“Nunca querré a nadie mas, y vos lo sabes bien”, dijo despacito mientras acariciaba suavemente el brazo femenino desde el hombro a la mano en un movimiento pendular, jugueteando con la alianza de oro y brillantes.
“Para siempre es para siempre, mi amor”, le susurro en el mismo tono mientras besando la cabeza apoyada en su hombro apretaba la cintura pequeña y sensual, atrayendo para si el cuerpo deseado.
“Nuestro amor es eterno”, confesó, y mantuvo unos minutos la mirada perdida en el horizonte, por sobre la cabeza de largos cabellos rubios, viendo la inmensa luna en el cielo despejado y como su luz plateada se reflejaba en el mar calmo. A esa hora de la madrugada no había nadie en las cercanías y eso daba una especial intimidad al momento.

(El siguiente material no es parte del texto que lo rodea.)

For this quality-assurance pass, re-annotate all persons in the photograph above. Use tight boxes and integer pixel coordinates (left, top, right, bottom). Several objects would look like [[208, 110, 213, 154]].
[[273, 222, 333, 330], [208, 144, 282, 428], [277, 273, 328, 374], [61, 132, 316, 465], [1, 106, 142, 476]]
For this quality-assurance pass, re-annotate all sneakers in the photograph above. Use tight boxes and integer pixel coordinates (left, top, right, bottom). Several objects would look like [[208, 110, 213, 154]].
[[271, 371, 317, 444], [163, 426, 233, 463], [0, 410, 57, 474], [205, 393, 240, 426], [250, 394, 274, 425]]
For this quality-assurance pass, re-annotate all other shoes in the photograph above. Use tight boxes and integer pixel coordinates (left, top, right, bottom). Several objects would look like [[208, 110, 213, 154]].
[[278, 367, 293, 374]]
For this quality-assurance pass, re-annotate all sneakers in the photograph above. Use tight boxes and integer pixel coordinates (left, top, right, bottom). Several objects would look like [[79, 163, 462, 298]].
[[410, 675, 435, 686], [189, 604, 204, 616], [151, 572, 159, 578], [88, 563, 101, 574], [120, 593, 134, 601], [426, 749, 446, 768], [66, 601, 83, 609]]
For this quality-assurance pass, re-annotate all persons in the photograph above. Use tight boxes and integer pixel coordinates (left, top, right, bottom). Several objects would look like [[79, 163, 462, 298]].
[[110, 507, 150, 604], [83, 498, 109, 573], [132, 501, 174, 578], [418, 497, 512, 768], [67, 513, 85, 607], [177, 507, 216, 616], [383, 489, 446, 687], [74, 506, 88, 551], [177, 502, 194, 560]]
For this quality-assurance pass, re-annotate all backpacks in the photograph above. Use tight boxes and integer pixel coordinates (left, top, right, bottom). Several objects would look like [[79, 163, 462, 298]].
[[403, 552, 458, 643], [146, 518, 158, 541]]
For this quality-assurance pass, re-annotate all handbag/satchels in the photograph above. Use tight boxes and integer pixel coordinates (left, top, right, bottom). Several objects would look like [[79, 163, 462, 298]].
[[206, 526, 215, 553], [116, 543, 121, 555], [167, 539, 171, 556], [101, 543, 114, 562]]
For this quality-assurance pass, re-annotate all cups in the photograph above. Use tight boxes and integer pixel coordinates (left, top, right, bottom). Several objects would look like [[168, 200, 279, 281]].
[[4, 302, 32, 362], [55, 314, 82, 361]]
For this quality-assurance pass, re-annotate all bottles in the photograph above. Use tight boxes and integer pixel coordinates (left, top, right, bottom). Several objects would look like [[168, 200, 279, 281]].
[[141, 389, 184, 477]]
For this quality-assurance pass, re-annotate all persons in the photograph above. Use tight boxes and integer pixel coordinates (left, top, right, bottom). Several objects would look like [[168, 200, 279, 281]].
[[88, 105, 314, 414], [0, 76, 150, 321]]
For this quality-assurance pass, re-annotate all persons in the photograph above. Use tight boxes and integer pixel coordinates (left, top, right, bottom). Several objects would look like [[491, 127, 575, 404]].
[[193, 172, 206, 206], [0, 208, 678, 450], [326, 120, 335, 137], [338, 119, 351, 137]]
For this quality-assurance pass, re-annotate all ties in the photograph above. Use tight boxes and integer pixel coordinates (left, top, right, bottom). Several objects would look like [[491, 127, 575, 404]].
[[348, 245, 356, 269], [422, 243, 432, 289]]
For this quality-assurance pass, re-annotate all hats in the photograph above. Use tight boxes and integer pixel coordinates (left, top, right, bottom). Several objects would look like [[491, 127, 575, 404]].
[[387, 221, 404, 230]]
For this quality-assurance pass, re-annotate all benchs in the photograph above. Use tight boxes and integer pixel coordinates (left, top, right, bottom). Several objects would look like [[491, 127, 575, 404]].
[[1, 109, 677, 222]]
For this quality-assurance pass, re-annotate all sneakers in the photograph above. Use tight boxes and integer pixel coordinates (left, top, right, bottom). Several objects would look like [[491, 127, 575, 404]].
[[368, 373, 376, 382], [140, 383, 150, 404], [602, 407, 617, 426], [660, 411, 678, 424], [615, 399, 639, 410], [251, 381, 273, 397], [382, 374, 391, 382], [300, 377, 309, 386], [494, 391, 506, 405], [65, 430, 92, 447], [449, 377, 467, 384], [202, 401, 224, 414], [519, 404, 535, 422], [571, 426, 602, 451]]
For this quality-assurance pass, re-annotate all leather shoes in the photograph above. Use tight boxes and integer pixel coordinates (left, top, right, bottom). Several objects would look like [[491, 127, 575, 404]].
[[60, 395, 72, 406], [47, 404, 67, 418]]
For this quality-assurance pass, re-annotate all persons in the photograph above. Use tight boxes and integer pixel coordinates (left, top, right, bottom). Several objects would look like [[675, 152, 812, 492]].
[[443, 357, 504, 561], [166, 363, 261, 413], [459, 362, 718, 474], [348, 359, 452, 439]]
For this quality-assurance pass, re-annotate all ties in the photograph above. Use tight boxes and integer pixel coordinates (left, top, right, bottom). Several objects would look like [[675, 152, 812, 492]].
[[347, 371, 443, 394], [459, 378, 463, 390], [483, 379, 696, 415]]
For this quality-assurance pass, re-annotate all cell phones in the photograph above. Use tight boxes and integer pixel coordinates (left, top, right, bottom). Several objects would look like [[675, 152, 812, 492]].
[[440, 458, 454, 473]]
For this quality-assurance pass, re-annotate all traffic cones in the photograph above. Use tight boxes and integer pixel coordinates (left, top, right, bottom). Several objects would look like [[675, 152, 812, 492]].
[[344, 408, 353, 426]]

“Ya es hora, mi amor”, dijo por fin con un suspiro, y agachándose ordenó las piedras en el gran saco de lona gruesa donde estaban las piernas. Con gran paciencia y dulzura puso dentro el cuerpo, los brazos y la cabeza, lo cerró fuertemente empujándolo sobre el borde del muelle, luego de una brevísima espera, sintió el ruido del bulto al caer al mar y hundirse.
“No estarás sola, mi vida, tu amante te espera en el fondo desde ayer”, anunció en el mismo tono y comenzó a caminar hacia el auto. “Va a ser una madrugada fría”, pensó.